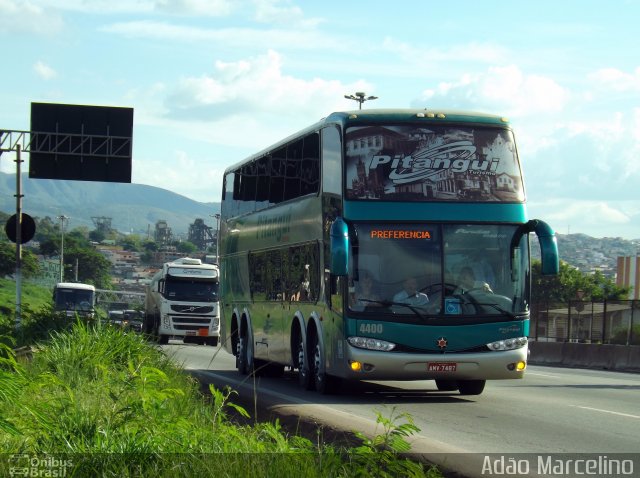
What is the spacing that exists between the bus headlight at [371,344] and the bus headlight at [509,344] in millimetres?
1404

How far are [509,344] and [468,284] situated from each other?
1.02 meters

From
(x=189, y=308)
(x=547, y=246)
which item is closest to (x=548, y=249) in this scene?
(x=547, y=246)

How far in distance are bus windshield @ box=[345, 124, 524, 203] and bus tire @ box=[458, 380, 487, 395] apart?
305 cm

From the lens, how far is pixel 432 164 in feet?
55.9

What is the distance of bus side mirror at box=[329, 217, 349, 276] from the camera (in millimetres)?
15766

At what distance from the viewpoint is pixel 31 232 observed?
30.2 metres

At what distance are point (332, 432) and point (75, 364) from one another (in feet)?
17.9

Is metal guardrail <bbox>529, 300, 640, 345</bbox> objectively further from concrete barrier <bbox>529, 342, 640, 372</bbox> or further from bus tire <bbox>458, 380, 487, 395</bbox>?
bus tire <bbox>458, 380, 487, 395</bbox>

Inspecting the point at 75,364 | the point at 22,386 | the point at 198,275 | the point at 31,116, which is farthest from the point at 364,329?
the point at 198,275

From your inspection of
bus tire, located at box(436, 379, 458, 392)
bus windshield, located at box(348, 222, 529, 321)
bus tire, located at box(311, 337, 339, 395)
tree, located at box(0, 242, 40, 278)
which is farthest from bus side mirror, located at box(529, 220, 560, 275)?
tree, located at box(0, 242, 40, 278)

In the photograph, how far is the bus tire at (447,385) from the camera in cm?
1969

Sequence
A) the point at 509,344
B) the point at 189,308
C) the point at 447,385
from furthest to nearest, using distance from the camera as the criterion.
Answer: the point at 189,308
the point at 447,385
the point at 509,344

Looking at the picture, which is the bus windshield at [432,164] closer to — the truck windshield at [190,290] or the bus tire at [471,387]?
the bus tire at [471,387]

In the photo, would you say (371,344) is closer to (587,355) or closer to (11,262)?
(587,355)
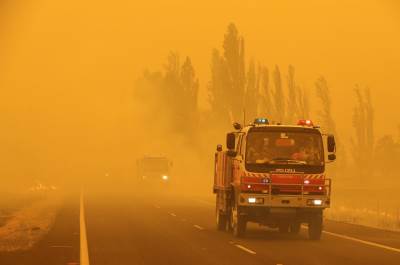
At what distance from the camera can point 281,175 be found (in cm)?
2150

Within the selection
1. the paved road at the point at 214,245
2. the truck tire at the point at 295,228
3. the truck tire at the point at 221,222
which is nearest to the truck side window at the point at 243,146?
the paved road at the point at 214,245

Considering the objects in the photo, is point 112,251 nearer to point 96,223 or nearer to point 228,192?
point 228,192

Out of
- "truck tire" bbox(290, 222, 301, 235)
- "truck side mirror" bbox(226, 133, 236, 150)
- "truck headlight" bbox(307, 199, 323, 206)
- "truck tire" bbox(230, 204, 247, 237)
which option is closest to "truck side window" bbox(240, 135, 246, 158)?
"truck side mirror" bbox(226, 133, 236, 150)

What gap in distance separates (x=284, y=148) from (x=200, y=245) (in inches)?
145

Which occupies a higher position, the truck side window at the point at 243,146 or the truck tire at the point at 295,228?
the truck side window at the point at 243,146

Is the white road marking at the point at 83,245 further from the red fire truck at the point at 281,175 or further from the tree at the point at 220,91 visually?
the tree at the point at 220,91

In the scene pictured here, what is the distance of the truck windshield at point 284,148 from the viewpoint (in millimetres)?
21656

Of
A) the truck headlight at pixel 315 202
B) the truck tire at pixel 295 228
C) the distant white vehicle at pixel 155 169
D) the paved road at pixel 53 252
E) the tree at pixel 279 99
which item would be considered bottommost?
the paved road at pixel 53 252

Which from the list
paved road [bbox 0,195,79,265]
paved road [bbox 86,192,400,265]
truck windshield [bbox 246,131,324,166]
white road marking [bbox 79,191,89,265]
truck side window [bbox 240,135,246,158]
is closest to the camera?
paved road [bbox 0,195,79,265]

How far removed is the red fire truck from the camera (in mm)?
21516

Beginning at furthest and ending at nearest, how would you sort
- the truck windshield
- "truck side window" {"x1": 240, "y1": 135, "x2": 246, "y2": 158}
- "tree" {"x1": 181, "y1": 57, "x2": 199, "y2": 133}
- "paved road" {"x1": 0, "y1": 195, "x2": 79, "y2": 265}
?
"tree" {"x1": 181, "y1": 57, "x2": 199, "y2": 133}
"truck side window" {"x1": 240, "y1": 135, "x2": 246, "y2": 158}
the truck windshield
"paved road" {"x1": 0, "y1": 195, "x2": 79, "y2": 265}

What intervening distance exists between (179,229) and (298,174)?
18.1 ft

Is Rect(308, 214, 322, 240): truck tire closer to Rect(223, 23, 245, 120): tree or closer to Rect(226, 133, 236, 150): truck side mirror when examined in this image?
Rect(226, 133, 236, 150): truck side mirror

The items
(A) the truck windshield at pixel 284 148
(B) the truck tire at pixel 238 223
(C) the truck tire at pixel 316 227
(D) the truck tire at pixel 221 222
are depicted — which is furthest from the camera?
(D) the truck tire at pixel 221 222
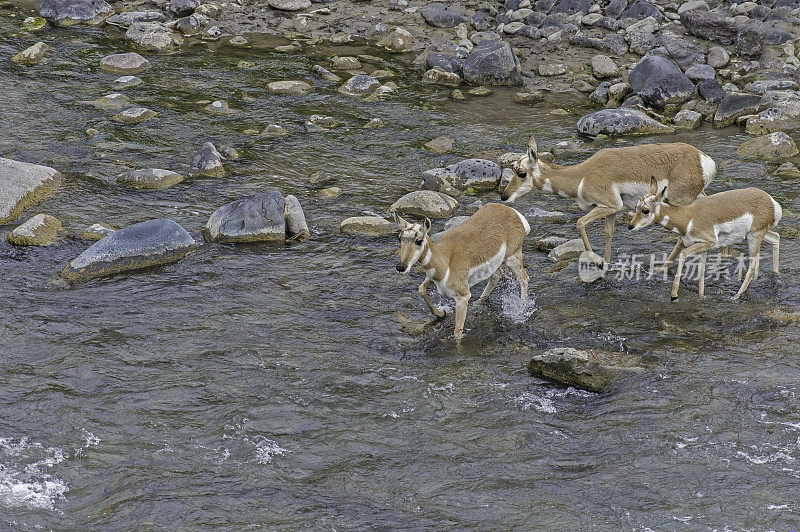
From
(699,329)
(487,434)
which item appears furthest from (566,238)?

+++

EXERCISE OBJECTIVE: Leave the pictures out and reproduce each record exactly as written.

THE RESULT:
What is the spacing that exists between the bus headlight at [371,344] and the bus headlight at [509,344] in millimetres?
1404

How far are [509,344] and [468,284] situated from each other?
1.02 meters

From
(x=189, y=308)
(x=547, y=246)
which item is closest to (x=548, y=249) in this scene?
(x=547, y=246)

How far in distance are bus windshield @ box=[345, 124, 524, 203] and bus tire @ box=[458, 380, 487, 395] apart?
305 cm

From the lens, how far is pixel 432 164 in feet?
55.9

What is the distance of bus side mirror at box=[329, 217, 349, 276] from the camera (in millimetres)?
15766

At what distance from the viewpoint is pixel 31 232 observed?
30.2 metres

At what distance are point (332, 432) and point (75, 364) from one another (in feet)?
17.9

Is metal guardrail <bbox>529, 300, 640, 345</bbox> objectively further from concrete barrier <bbox>529, 342, 640, 372</bbox> or further from bus tire <bbox>458, 380, 487, 395</bbox>?
bus tire <bbox>458, 380, 487, 395</bbox>

Inspecting the point at 75,364 | the point at 22,386 | the point at 198,275 | the point at 31,116, which is farthest from the point at 364,329?
the point at 198,275

From your inspection of
bus tire, located at box(436, 379, 458, 392)
bus windshield, located at box(348, 222, 529, 321)
bus tire, located at box(311, 337, 339, 395)
tree, located at box(0, 242, 40, 278)
which is farthest from bus side mirror, located at box(529, 220, 560, 275)?
tree, located at box(0, 242, 40, 278)

In the photograph, how far is the bus tire at (447,385) from the camera in cm?
1969

Sequence
A) the point at 509,344
B) the point at 189,308
C) the point at 447,385
from furthest to nearest, using distance from the camera as the criterion.
Answer: the point at 189,308
the point at 447,385
the point at 509,344

Looking at the picture, which is the bus windshield at [432,164] closer to — the truck windshield at [190,290] or the bus tire at [471,387]?
the bus tire at [471,387]

In the photo, would you say (371,344) is closer to (587,355) or closer to (11,262)?
(587,355)
At what distance from the camera can point 281,175 be found (in cm)?
2150

Within the selection
1. the paved road at the point at 214,245
2. the truck tire at the point at 295,228
3. the truck tire at the point at 221,222
which is nearest to the truck side window at the point at 243,146?
the paved road at the point at 214,245

Considering the objects in the photo, is point 112,251 nearer to point 96,223 or nearer to point 228,192?
point 228,192

Out of
- "truck tire" bbox(290, 222, 301, 235)
- "truck side mirror" bbox(226, 133, 236, 150)
- "truck headlight" bbox(307, 199, 323, 206)
- "truck tire" bbox(230, 204, 247, 237)
which option is closest to "truck side window" bbox(240, 135, 246, 158)?
"truck side mirror" bbox(226, 133, 236, 150)

What gap in distance separates (x=284, y=148) from (x=200, y=245) (in inches)?
145

Which occupies a higher position, the truck side window at the point at 243,146 or the truck tire at the point at 295,228?
the truck side window at the point at 243,146

Is the white road marking at the point at 83,245 further from the red fire truck at the point at 281,175 or further from the tree at the point at 220,91 visually?
the tree at the point at 220,91

In the scene pictured here, what is the distance of the truck windshield at point 284,148 from the viewpoint (in millimetres)?
21656

Of
A) the truck headlight at pixel 315 202
B) the truck tire at pixel 295 228
C) the distant white vehicle at pixel 155 169
D) the paved road at pixel 53 252
E) the tree at pixel 279 99
which item would be considered bottommost?
the paved road at pixel 53 252

Which from the list
paved road [bbox 0,195,79,265]
paved road [bbox 86,192,400,265]
truck windshield [bbox 246,131,324,166]
white road marking [bbox 79,191,89,265]
truck side window [bbox 240,135,246,158]
is closest to the camera?
paved road [bbox 0,195,79,265]

How far removed is the red fire truck from the camera (in mm)?
21516

Beginning at furthest and ending at nearest, how would you sort
- the truck windshield
- "truck side window" {"x1": 240, "y1": 135, "x2": 246, "y2": 158}
- "tree" {"x1": 181, "y1": 57, "x2": 199, "y2": 133}
- "paved road" {"x1": 0, "y1": 195, "x2": 79, "y2": 265}
?
"tree" {"x1": 181, "y1": 57, "x2": 199, "y2": 133}
"truck side window" {"x1": 240, "y1": 135, "x2": 246, "y2": 158}
the truck windshield
"paved road" {"x1": 0, "y1": 195, "x2": 79, "y2": 265}

What intervening distance exists between (179,229) and (298,174)?
18.1 ft

Is Rect(308, 214, 322, 240): truck tire closer to Rect(223, 23, 245, 120): tree or closer to Rect(226, 133, 236, 150): truck side mirror when examined in this image?
Rect(226, 133, 236, 150): truck side mirror

The items
(A) the truck windshield at pixel 284 148
(B) the truck tire at pixel 238 223
(C) the truck tire at pixel 316 227
(D) the truck tire at pixel 221 222
are depicted — which is furthest from the camera?
(D) the truck tire at pixel 221 222
From
(699,329)
(487,434)
which item appears furthest from (566,238)?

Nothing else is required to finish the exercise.